§ **STATED EXERCISE**
Write out the items again, requests included, from the line that contains "Is pixel 114" through the end of the items. Shift every number in the answers (the coordinates and the distance) by -89.

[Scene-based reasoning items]
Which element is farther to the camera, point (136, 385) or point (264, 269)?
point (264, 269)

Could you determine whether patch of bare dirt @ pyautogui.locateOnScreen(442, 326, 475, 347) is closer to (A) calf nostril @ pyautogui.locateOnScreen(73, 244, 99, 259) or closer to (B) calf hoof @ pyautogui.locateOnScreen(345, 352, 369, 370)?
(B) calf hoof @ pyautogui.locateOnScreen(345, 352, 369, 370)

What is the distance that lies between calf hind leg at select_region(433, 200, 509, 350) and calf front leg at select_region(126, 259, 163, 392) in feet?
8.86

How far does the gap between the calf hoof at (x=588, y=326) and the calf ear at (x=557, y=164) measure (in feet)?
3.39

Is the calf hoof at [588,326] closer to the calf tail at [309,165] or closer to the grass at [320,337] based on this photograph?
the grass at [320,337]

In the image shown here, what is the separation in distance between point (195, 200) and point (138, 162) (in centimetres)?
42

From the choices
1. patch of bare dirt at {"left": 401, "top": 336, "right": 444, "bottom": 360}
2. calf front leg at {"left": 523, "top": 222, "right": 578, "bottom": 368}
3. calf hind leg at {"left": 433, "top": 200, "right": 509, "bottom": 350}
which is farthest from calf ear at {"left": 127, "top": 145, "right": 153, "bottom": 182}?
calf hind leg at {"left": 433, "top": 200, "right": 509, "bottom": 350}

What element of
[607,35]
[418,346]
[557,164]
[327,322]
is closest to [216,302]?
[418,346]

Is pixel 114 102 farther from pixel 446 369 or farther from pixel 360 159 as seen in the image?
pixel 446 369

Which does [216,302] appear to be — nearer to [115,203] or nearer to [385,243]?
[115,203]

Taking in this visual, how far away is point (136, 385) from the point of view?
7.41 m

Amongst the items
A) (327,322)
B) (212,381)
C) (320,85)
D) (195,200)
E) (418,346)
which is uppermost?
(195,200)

§ **SOLUTION TO THE EXERCISE**
Is pixel 114 102 farther from pixel 446 369 or farther from pixel 360 159 as seen in the image?
pixel 357 280

Which does [216,302] appear to be — nearer to [115,203] or nearer to [385,243]?
[26,114]

Taking in this visual, how far away is point (136, 385) from the point of view?
-81.59 m

Amongst the items
A) (327,322)
B) (212,381)
C) (320,85)
D) (195,200)
E) (418,346)
which is uppermost?
(106,111)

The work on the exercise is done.